*EXTRACT TO READ*:
-- Opening Marker --

WILSHIRE BLVD — Gary Adams was going to be a CEO.
That was the plan, at least, when he entered college at the University of California, Davis. “Plans” are fickle things, though, and — fortunately for hundreds of dogs and cats — Adams’s plan changed.
“I was always that kid who brought home wounded pigeons and stray dogs,” Adams said. “Ever since I was a little kid, people would say, ‘You should be a vet when you grow up.’”
Though Adams “never gave it any thought” as a child, a college stint working for a veterinarian set him on the path that people had been suggesting for him for years.
“I loved all the hands-on work. I love dogs and cats. I just fell in love with the practice,” Adams said.
Today, as owner of Westside Animal Emergency Hospital, Adams has teamed up with animal rescue organizations throughout the Los Angeles area, and is using his veterinary expertise to help neglected animals thrive.

-- Closing Marker --

*DATA EXTRACT*:
-- Opening Marker --

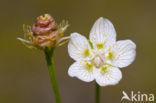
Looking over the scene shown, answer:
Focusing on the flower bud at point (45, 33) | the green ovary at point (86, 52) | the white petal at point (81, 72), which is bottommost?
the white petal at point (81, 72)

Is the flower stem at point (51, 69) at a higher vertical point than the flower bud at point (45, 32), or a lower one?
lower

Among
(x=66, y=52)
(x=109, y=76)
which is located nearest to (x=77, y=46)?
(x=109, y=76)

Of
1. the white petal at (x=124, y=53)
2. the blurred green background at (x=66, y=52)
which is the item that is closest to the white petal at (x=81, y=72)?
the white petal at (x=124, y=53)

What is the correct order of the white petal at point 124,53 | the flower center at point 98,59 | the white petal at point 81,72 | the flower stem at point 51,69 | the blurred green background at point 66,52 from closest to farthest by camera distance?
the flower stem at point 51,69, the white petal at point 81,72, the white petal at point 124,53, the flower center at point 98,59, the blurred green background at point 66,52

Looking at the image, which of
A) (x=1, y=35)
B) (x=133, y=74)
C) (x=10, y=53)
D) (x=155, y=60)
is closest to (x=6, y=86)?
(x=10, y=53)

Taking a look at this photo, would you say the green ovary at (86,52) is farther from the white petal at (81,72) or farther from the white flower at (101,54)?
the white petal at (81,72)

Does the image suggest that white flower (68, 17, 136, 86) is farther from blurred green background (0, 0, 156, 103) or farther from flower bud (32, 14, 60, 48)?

-- Closing Marker --
-- Opening Marker --

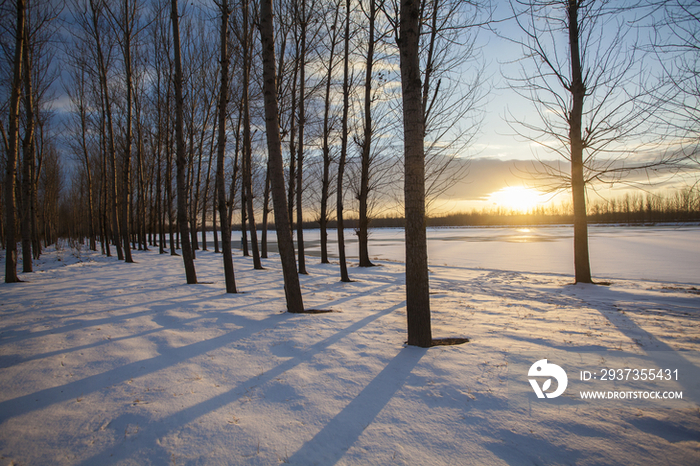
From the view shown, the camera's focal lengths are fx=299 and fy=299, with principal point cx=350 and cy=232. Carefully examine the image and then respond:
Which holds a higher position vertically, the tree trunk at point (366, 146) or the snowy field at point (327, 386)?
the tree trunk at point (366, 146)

-- Closing Marker --

*TASK LIST*:
- A) Using the article about Gary Adams, explain in one to three sentences why people told him from childhood that he should become a vet.
- B) In the article about Gary Adams, what hospital does he own?

*ANSWER LIST*:
- A) Adams was always the kid who brought home wounded pigeons and stray dogs. That habit led people to say, ever since he was little, that he should be a vet when he grew up.

- B) Westside Animal Emergency Hospital.